** Exercise brief **
Can you print each of the records below line for line, without changing a single character?

** Extracted records **
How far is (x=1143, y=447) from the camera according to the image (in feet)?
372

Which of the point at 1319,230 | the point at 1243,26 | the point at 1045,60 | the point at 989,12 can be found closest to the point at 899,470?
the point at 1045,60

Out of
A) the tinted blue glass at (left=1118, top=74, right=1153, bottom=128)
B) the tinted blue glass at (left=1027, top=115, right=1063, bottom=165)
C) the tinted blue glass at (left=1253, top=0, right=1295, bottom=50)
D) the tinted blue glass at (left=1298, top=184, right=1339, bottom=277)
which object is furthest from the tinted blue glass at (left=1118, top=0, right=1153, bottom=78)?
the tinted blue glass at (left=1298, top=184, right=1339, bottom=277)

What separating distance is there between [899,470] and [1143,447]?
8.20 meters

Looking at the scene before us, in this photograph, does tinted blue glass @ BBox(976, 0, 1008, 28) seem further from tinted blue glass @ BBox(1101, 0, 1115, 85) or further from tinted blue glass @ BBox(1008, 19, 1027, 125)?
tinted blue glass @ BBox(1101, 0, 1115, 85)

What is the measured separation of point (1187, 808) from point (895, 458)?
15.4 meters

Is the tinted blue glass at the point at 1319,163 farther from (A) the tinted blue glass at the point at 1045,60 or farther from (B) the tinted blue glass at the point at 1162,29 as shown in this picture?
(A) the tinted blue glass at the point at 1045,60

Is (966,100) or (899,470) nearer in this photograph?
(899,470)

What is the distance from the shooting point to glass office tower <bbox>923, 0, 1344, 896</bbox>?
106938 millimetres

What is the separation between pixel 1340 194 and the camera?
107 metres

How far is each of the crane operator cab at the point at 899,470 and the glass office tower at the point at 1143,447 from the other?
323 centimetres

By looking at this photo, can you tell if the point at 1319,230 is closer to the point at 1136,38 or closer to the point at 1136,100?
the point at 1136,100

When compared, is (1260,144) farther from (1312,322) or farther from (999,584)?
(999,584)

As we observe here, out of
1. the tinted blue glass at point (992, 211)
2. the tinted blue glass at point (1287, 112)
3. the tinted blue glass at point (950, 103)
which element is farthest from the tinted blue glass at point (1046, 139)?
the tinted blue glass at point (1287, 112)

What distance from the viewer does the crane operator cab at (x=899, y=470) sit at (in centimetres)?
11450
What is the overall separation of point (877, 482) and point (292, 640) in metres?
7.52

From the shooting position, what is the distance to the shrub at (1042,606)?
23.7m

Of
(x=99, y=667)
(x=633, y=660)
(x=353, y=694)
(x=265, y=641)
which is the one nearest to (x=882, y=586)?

** Correct result **
How far is (x=1143, y=447) from the camera according to the image (in feet)?
372

Which of the point at 1319,230 | the point at 1243,26 | the point at 1045,60 | the point at 989,12 can be found closest to the point at 899,470?
the point at 1045,60

Out of
A) the tinted blue glass at (left=1118, top=74, right=1153, bottom=128)
B) the tinted blue glass at (left=1027, top=115, right=1063, bottom=165)
C) the tinted blue glass at (left=1253, top=0, right=1295, bottom=50)
D) the tinted blue glass at (left=1298, top=184, right=1339, bottom=277)
which object is furthest from the tinted blue glass at (left=1118, top=0, right=1153, bottom=78)?
the tinted blue glass at (left=1298, top=184, right=1339, bottom=277)

What separating distance is there between [899,470] and [1143,447]?
8.20 meters

Looking at the scene before us, in this photograph, does tinted blue glass @ BBox(976, 0, 1008, 28) seem further from tinted blue glass @ BBox(1101, 0, 1115, 85) or further from tinted blue glass @ BBox(1008, 19, 1027, 125)?
tinted blue glass @ BBox(1101, 0, 1115, 85)

What is the measured separation of point (1187, 808) from point (895, 458)?
15.4 meters

Is the tinted blue glass at the point at 1319,163 farther from (A) the tinted blue glass at the point at 1045,60 or farther from (B) the tinted blue glass at the point at 1162,29 as shown in this picture?
(A) the tinted blue glass at the point at 1045,60

Is (966,100) or (899,470) nearer in this photograph?
(899,470)

What is the distance from the shooting point to glass office tower <bbox>923, 0, 1344, 896</bbox>?
106938 millimetres

What is the separation between pixel 1340 194 and the camera?
107 metres

How far is each of the crane operator cab at the point at 899,470 and the glass office tower at the point at 1143,447 from the other?
323 centimetres

By looking at this photo, can you tell if the point at 1319,230 is closer to the point at 1136,38 or closer to the point at 1136,100?
the point at 1136,100

When compared, is (1260,144) farther from (1312,322) or farther from (999,584)?
(999,584)

As we observe here, out of
1. the tinted blue glass at point (992, 211)
2. the tinted blue glass at point (1287, 112)
3. the tinted blue glass at point (950, 103)
which element is farthest from the tinted blue glass at point (1046, 139)?
the tinted blue glass at point (1287, 112)

What distance from the viewer does the crane operator cab at (x=899, y=470) sit at (in centimetres)?
11450
What is the overall separation of point (877, 482) and point (292, 640) in metres?
7.52

From the shooting position, what is the distance to the shrub at (1042,606)?
23.7m

Of
(x=99, y=667)
(x=633, y=660)
(x=353, y=694)
(x=265, y=641)
which is the one nearest to (x=882, y=586)?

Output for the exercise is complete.